Saring Sebelum Sharing

Media Sosial (medsos) bukan lagi barang mewah atau wilayah elit yang hanya bisa dijangkau oleh orang-orang tertentu. Sesuai dengan namanya, medsos kini sudah menjadi area umum. Pada sebagian besar kasus, siapa pun bisa turut andil di dalamnya. Oleh karenanya tidak heran bahwa informasi yang berseliweran di area ini juga bercampur baur, tidak selalu jelas baik buruknya atau pun benar salahnya.

Dengan kondisi demikian, ada pendapat bahwa setiap orang yang ingin membagikan sesuatu (sharing) di area ini haruslah memiliki kemauan dan kemampuan untuk meneliti apakah sesuatu yang akan di sharing tersebut baik dan benar. Haruskah demikian?

Kebutuhan Akan Informasi

Dalam abad 20 yang lalu, para ahli sudah menyusun berbagai teori tentang kebutuhan hidup manusia. Teori Motivasi terkenal semacam Teori Kebutuhan Hirarkis Maslow, tidak secara tegas menyebutkan adanya kebutuhan akan informasi sebagai bagian dari kebutuhan manusia. Dalam perkembangannya, berkenaan dengan proses di dalam organisasi, komunikasi sebagai suatu bentuk pertukaran informasi mulai dikenali dan diakui peranannya.

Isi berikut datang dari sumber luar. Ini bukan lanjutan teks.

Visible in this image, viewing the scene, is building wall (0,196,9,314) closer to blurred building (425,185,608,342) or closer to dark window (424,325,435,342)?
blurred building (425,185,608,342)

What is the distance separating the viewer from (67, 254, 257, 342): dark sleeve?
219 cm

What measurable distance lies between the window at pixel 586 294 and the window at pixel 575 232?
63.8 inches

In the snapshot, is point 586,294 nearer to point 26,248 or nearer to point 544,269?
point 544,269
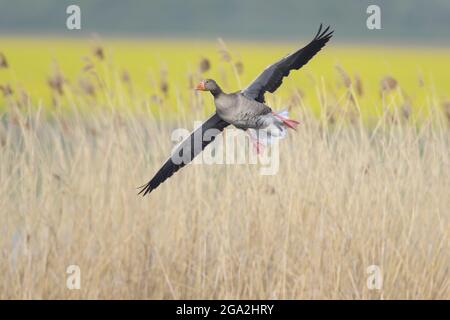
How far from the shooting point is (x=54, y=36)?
2280 inches

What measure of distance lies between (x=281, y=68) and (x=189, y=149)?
0.76m

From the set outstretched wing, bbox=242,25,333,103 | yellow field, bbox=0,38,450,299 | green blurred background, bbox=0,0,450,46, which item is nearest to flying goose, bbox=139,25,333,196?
outstretched wing, bbox=242,25,333,103

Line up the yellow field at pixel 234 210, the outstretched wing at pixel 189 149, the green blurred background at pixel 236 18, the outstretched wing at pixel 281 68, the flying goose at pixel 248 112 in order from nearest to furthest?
the flying goose at pixel 248 112 < the outstretched wing at pixel 281 68 < the outstretched wing at pixel 189 149 < the yellow field at pixel 234 210 < the green blurred background at pixel 236 18

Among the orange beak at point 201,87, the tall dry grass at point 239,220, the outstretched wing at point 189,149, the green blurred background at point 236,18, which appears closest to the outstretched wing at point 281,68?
the orange beak at point 201,87

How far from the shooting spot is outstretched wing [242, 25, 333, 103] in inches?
243

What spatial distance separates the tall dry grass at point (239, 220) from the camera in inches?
266

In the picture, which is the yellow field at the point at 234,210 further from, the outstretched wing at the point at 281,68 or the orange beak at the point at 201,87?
the orange beak at the point at 201,87

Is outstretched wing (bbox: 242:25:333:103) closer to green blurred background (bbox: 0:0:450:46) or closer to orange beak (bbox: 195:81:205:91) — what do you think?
orange beak (bbox: 195:81:205:91)

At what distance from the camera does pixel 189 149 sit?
263 inches

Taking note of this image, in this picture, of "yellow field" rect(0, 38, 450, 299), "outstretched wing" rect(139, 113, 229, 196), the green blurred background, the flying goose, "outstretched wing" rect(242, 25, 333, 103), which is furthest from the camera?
the green blurred background

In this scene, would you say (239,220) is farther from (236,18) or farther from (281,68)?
(236,18)

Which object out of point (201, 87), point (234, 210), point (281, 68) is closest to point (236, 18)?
point (234, 210)

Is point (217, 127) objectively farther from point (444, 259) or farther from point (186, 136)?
point (444, 259)
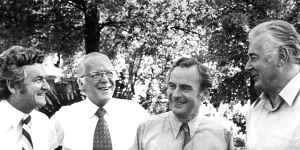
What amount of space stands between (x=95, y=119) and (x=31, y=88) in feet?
3.87

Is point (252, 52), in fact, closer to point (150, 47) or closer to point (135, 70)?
point (150, 47)

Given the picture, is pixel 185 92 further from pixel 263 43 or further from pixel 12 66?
pixel 12 66

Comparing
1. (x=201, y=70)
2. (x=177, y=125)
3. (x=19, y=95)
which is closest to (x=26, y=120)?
(x=19, y=95)

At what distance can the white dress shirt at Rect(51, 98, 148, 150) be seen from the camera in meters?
4.91

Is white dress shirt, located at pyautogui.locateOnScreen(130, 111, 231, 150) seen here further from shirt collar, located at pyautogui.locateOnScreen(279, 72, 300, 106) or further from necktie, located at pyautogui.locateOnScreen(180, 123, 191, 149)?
shirt collar, located at pyautogui.locateOnScreen(279, 72, 300, 106)

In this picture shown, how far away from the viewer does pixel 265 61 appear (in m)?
3.44

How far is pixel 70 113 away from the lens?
5.04 m

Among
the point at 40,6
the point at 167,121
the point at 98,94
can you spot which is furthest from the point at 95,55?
the point at 40,6

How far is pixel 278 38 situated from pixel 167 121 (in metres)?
1.17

Sebenarnya, jauh sebelumnya manusia sudah diajarkan oleh Allah SWT untuk mengetahui pentingnya peran informasi ini. Simak saja kisah Nabi Sulaiman a.s. dengan Burung Hud-hud sebagaimana dikisahkan di dalam Al Qur’an surat an Naml ayat 20 – 27.

Beberapa hal penting dalam kisah tersebut dapat kita baca di dalam ayat ke 20-22: “Dan dia memeriksa burung-burung lalu berkata: ‘Mengapa aku tidak melihat hud-hud, apakah dia termasuk yang tidak hadir. Sungguh aku benar-benar akan mengazabnya dengan azab yang keras atau benar-benar menyembelihnya kecuali jika benar-benar dia datang kepadaku dengan alasan yang terang’. Maka tidak lama kemudian (datanglah hud-hud), lalu ia berkata: ‘Aku telah mengetahui sesuatu yang kamu belum mengetahuinya; dan kubawa kepadamu dari negeri Saba suatu berita penting yang diyakini’.”

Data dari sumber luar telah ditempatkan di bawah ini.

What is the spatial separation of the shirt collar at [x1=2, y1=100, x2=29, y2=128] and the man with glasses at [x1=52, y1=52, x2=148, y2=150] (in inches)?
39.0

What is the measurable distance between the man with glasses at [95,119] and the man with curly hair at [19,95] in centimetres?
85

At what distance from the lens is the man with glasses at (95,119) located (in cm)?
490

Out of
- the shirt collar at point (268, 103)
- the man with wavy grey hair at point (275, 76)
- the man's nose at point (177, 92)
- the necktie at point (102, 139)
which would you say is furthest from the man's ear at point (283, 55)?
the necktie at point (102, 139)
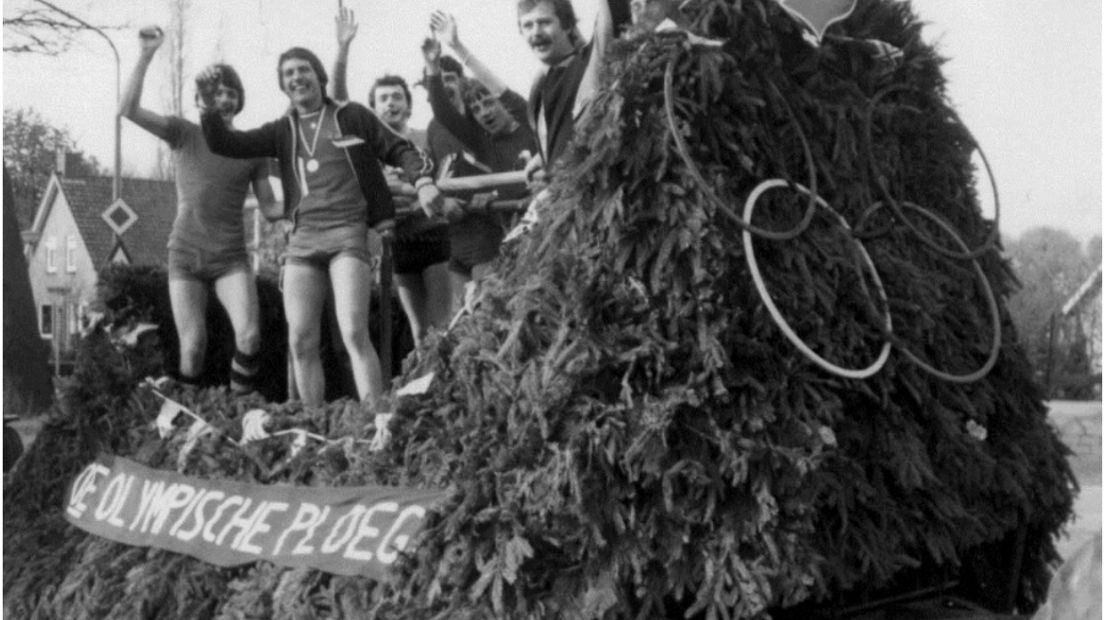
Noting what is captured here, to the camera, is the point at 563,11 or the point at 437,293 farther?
the point at 437,293

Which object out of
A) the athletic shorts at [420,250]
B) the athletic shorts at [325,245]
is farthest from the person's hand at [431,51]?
the athletic shorts at [325,245]

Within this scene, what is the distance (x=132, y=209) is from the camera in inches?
255

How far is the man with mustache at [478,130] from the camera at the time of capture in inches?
206

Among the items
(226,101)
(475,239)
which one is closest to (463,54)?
(475,239)

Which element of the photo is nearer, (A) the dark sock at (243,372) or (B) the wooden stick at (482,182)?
(B) the wooden stick at (482,182)

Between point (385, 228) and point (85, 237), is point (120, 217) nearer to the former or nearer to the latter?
point (85, 237)

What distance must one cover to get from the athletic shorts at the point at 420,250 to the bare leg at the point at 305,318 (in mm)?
318

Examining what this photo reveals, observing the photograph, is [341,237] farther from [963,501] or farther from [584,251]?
[963,501]

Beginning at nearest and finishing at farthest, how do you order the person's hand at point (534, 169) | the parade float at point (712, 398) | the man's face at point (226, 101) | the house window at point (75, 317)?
the parade float at point (712, 398) < the person's hand at point (534, 169) < the man's face at point (226, 101) < the house window at point (75, 317)

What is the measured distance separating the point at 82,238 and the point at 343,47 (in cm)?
215

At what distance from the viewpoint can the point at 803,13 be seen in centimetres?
429

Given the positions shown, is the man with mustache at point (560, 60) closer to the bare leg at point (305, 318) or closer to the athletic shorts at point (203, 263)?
the bare leg at point (305, 318)

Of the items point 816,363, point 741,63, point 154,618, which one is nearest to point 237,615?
point 154,618

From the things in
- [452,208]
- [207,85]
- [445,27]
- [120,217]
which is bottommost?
[120,217]
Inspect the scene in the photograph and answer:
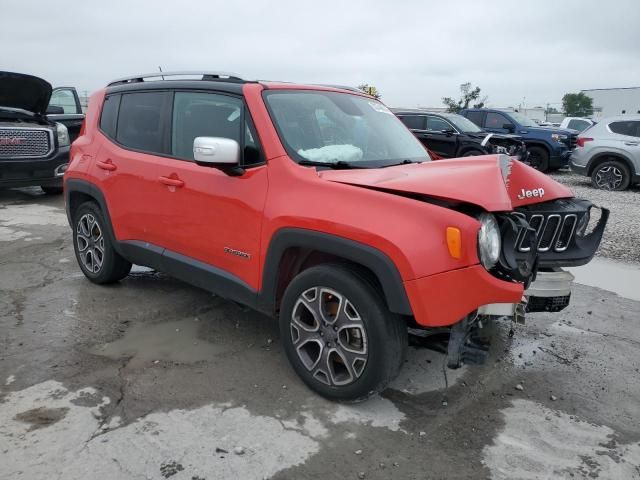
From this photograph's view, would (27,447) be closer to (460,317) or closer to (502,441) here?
(460,317)

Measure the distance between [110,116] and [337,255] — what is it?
2.81 metres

Hal penting itu adalah bahwa:

(1) Nabi Sulaiman a.s. memerlukan informasi atas ketidakhadiran Burung Hud-hud di antara barisan burung

(2) Burung Hud-hud datang membawa informasi bagi Nabi Sulaiman a.s. sebagai alasan keterlambatannya.

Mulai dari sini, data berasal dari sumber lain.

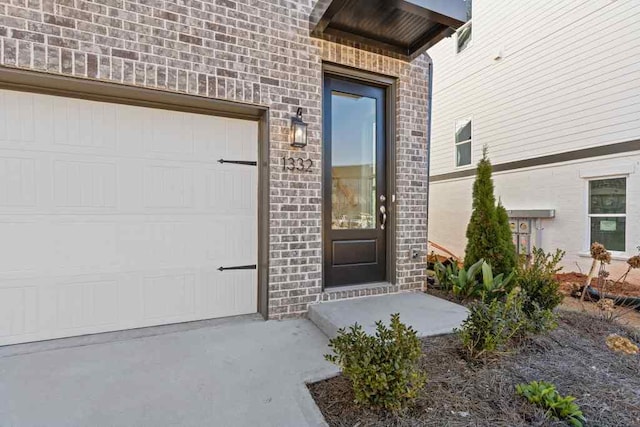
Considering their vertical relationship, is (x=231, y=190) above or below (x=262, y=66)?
below

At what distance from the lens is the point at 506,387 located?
6.28ft

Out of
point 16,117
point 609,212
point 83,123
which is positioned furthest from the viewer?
point 609,212

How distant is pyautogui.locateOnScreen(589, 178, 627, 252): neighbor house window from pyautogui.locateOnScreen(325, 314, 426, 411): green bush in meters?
5.30

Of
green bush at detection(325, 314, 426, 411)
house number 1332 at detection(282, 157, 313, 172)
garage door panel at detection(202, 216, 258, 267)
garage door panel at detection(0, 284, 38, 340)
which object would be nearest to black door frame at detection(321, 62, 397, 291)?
house number 1332 at detection(282, 157, 313, 172)

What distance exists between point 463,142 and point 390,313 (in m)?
6.33

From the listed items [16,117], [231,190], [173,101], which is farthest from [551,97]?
[16,117]

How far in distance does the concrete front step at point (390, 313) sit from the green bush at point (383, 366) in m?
0.83

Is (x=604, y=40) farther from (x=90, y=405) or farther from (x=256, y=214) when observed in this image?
(x=90, y=405)

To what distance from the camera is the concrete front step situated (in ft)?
8.77

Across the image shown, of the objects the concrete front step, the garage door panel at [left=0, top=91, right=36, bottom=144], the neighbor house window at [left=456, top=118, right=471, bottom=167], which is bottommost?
the concrete front step

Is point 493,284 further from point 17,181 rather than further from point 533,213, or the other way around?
point 17,181

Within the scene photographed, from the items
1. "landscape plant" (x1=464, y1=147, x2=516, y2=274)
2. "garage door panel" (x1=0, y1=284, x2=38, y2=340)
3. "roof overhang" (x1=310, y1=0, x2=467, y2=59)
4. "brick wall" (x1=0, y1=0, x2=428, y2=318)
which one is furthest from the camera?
"landscape plant" (x1=464, y1=147, x2=516, y2=274)

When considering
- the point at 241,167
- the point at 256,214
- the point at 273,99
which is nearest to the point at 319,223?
the point at 256,214

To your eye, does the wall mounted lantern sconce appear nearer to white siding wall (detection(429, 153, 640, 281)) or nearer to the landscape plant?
the landscape plant
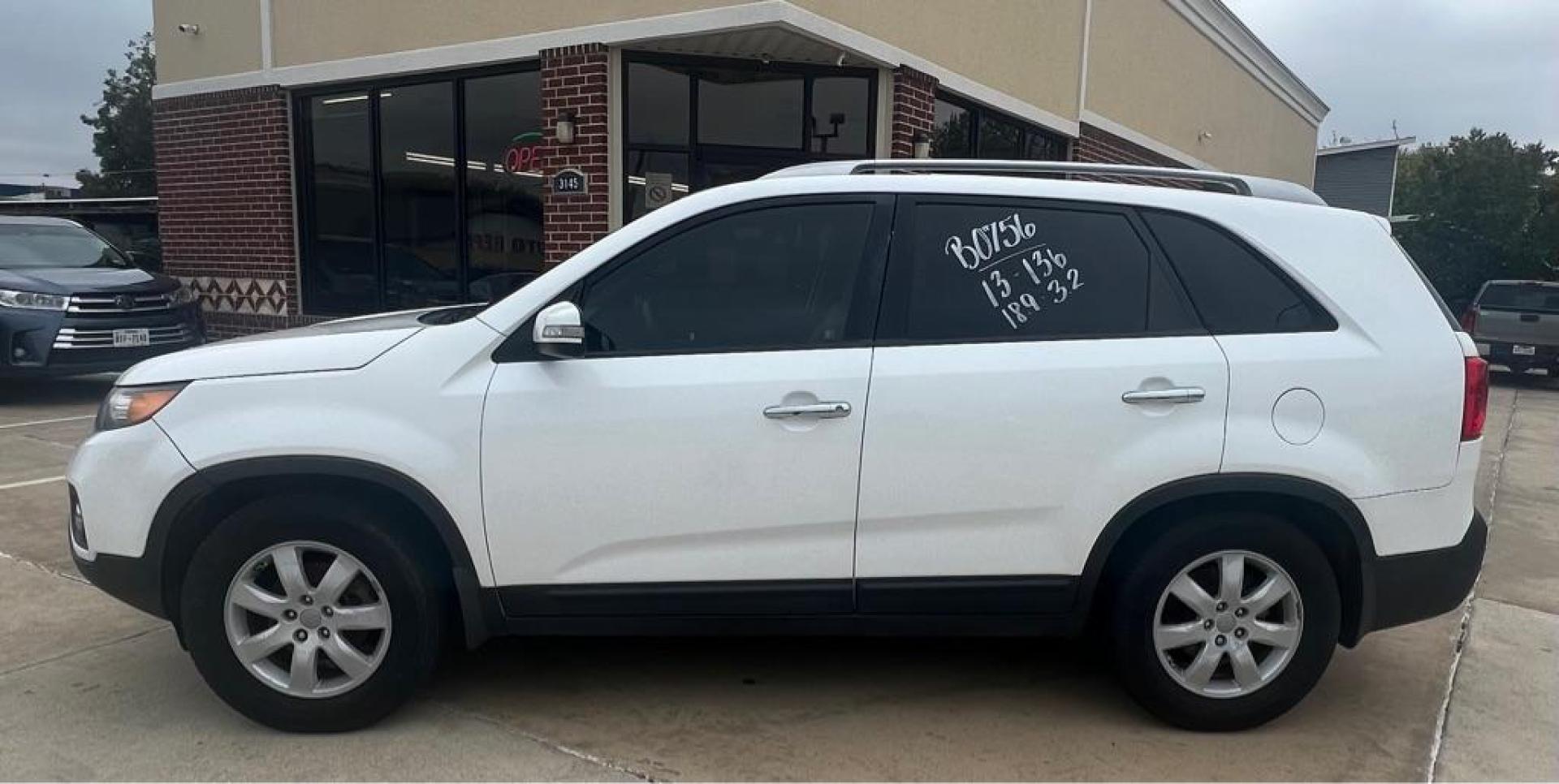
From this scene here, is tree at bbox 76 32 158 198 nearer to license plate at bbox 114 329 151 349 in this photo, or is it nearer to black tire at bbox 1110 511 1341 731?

Pada zaman sekarang ini, informasi makin jelas kedudukannya. Informasi kian menjadi suatu bentuk kebutuhan. Posisi peran informasi saat ini pun bukan sekedar untuk dijadikan konsumsi tapi juga untuk menjadi komoditi yang dapat diperdagangkan. Dalam pergaulan, informasi juga bisa menjadi pelicin atau bumbu pergaulan.